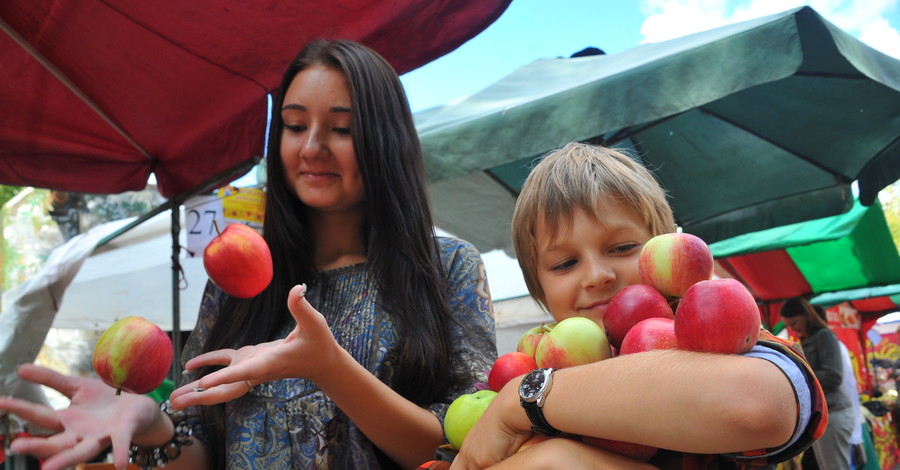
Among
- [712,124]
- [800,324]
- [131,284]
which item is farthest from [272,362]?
[800,324]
● ● ● ●
Short task
Rewrite the rows above, replacing "farthest" with "nearest" and keeping everything else the same. Omit the pictures from your answer.

Full output
Among
- [712,124]
- [800,324]
- [131,284]
which item is nearest from [272,362]?
[800,324]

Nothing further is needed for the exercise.